Work to complete
Reproduce verbatim the stretch of material below that starts at the line containing "Looking at this scene, is" and ends at the line containing "0.28 meters", both of those lines included. Output only that stretch.

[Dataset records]
— Start —

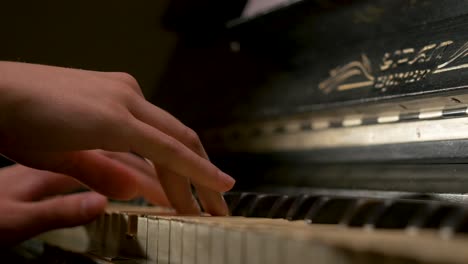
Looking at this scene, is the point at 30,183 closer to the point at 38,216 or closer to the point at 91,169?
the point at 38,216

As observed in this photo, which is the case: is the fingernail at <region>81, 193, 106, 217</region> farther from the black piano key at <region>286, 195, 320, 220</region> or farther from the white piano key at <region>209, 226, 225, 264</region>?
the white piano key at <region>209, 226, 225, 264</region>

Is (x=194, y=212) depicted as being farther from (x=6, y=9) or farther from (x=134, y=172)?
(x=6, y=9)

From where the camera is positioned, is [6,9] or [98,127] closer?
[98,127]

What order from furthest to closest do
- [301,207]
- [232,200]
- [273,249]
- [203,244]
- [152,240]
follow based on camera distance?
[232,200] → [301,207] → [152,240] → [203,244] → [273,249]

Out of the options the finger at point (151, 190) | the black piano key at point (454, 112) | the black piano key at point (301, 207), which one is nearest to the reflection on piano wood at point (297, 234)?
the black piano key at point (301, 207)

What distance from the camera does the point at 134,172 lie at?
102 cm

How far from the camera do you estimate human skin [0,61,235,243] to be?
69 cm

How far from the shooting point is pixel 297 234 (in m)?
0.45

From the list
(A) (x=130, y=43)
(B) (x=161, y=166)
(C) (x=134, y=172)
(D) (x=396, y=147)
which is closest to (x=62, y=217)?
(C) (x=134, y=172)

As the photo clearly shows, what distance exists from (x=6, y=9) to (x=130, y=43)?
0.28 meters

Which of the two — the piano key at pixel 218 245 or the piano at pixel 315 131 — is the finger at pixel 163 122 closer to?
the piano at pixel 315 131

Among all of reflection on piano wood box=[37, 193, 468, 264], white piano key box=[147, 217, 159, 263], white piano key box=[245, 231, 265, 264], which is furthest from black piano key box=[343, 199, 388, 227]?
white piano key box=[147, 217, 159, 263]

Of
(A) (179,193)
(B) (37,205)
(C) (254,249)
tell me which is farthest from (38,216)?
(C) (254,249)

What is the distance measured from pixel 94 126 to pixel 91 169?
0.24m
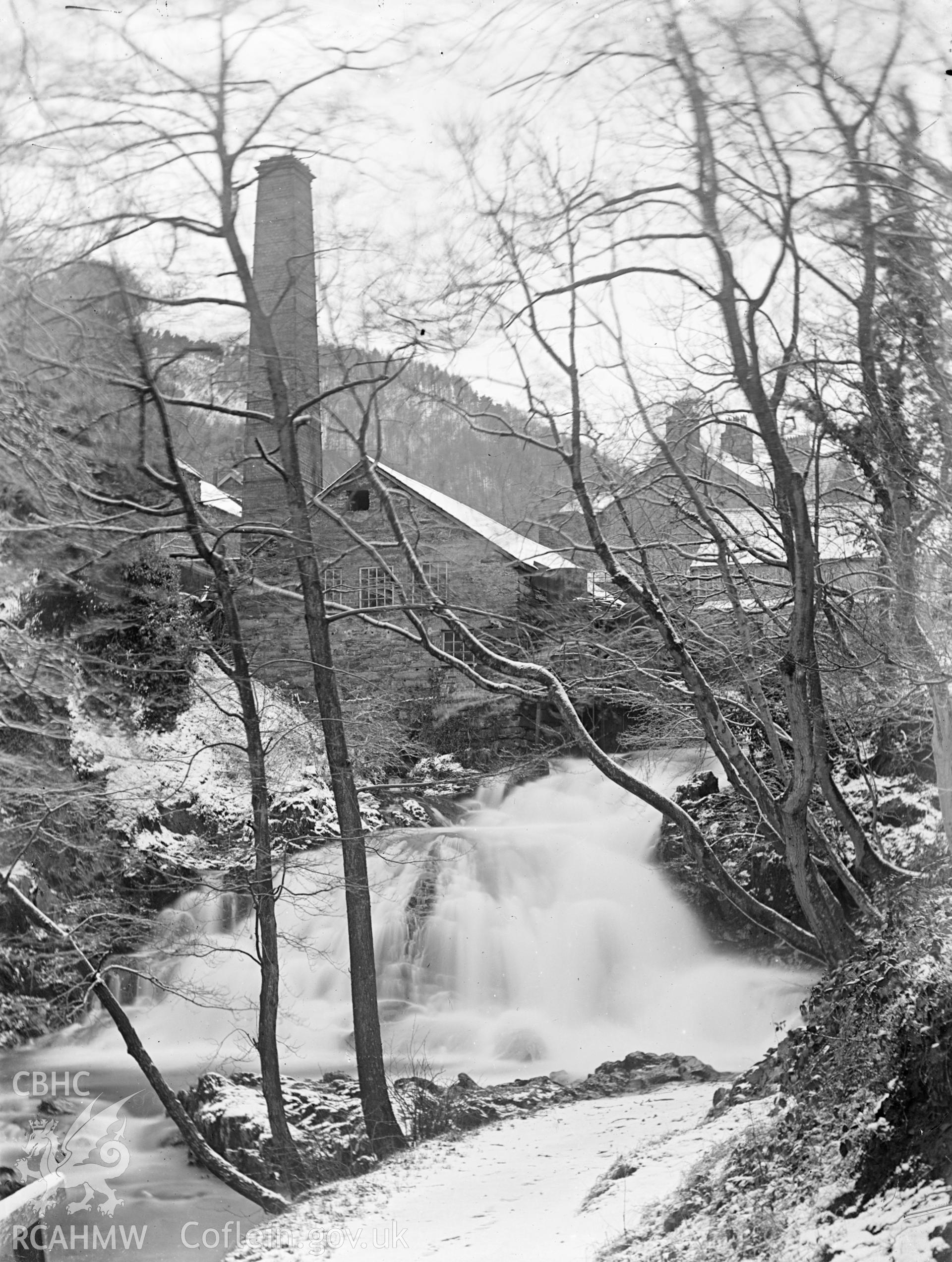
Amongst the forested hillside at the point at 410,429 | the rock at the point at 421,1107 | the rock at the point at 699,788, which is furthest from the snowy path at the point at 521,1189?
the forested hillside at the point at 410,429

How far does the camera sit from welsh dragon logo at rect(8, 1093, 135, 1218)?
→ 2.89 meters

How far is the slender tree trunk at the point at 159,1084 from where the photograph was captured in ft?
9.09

— End —
— Start —

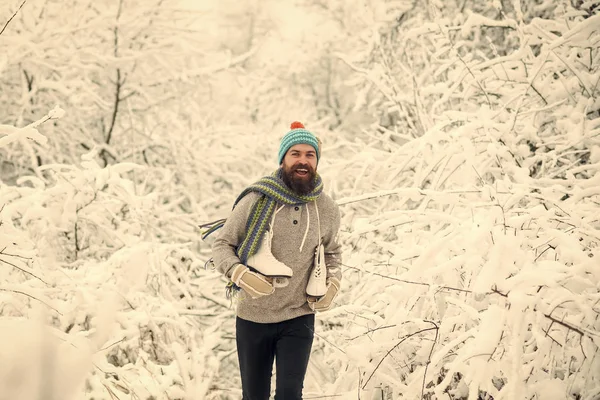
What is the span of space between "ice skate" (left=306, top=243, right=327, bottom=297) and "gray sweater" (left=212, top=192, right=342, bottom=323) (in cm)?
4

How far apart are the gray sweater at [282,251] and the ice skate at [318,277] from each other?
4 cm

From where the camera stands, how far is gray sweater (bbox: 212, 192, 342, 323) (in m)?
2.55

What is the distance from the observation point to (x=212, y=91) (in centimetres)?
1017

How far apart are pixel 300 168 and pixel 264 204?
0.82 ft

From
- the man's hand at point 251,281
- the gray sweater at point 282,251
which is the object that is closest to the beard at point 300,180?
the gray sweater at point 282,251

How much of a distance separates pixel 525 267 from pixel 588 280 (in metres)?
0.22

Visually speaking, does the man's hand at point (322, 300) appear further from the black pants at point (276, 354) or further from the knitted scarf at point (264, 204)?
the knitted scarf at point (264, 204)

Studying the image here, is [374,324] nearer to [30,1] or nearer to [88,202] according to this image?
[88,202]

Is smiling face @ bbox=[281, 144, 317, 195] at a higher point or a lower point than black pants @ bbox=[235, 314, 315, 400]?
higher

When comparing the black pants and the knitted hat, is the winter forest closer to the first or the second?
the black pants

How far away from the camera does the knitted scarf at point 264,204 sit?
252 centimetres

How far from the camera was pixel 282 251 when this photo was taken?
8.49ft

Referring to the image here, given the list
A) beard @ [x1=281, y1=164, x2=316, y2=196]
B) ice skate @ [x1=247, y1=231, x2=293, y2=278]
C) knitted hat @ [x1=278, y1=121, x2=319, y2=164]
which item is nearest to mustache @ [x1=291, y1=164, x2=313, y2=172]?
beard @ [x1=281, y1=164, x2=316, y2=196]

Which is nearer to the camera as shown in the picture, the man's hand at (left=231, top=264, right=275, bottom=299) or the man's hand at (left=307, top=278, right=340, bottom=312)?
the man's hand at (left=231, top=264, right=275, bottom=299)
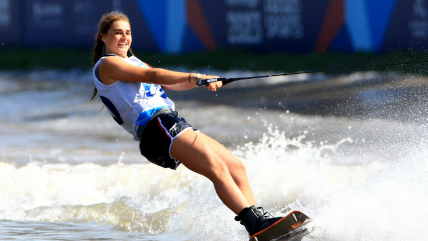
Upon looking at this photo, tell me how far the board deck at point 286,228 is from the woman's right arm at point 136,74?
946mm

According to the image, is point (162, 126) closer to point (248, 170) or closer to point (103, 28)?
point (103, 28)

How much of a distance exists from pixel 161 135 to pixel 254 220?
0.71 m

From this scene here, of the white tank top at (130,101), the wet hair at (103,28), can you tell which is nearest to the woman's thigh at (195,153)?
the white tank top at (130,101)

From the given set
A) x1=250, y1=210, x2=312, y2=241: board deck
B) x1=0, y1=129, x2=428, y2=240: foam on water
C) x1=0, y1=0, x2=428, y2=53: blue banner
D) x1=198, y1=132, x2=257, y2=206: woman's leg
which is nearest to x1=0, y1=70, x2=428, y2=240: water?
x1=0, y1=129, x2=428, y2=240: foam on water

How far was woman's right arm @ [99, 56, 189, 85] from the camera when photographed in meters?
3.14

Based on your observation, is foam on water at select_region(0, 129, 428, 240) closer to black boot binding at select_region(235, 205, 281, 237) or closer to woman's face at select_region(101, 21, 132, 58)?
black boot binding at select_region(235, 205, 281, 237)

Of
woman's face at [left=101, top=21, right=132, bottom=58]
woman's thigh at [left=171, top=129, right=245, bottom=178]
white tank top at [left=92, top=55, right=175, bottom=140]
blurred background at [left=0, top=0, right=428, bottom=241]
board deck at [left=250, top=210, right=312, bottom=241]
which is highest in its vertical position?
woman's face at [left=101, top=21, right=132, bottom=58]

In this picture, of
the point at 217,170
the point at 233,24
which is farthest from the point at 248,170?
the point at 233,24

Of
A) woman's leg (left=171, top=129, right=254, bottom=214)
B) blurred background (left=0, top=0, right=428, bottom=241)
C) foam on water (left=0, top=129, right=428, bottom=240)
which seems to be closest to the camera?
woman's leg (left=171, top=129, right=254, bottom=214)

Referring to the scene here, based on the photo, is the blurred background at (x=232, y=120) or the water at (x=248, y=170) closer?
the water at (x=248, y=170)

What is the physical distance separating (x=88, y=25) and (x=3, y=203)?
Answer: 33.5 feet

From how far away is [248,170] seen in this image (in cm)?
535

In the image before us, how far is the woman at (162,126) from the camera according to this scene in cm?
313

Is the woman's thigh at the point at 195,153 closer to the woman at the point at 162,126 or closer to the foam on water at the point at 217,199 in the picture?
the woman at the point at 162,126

— End —

Response
Looking at this scene, is the point at 30,183 closer to the point at 38,216 or closer to the point at 91,169?
the point at 38,216

As observed in this photo, which is the case: is the fingernail at <region>81, 193, 106, 217</region> farther from the black piano key at <region>286, 195, 320, 220</region> or farther from the white piano key at <region>209, 226, 225, 264</region>?
the white piano key at <region>209, 226, 225, 264</region>

Is (x=194, y=212) depicted as being farther from (x=6, y=9) or farther from (x=134, y=172)?
(x=6, y=9)

From where the camera is positioned, is [6,9] or [98,127] closer?
[98,127]

What order from furthest to closest do
- [301,207]
- [232,200]
- [273,249]
- [203,244]
- [152,240]
follow based on camera distance?
[232,200] → [301,207] → [152,240] → [203,244] → [273,249]

Out of the options the finger at point (151, 190) | the black piano key at point (454, 112) | the black piano key at point (301, 207), which one is nearest to the reflection on piano wood at point (297, 234)?
the black piano key at point (301, 207)

What distance from the camera does the point at 134,172 lie at?
102 cm

How far from the camera do you estimate human skin [0,61,235,243] to be?
69 cm

How far from the shooting point is pixel 297 234 (in m)?
0.45

From the list
(A) (x=130, y=43)
(B) (x=161, y=166)
(C) (x=134, y=172)
(D) (x=396, y=147)
which is closest to (x=62, y=217)?
(C) (x=134, y=172)

As the photo clearly shows, what distance exists from (x=6, y=9) to (x=130, y=43)?
0.28 meters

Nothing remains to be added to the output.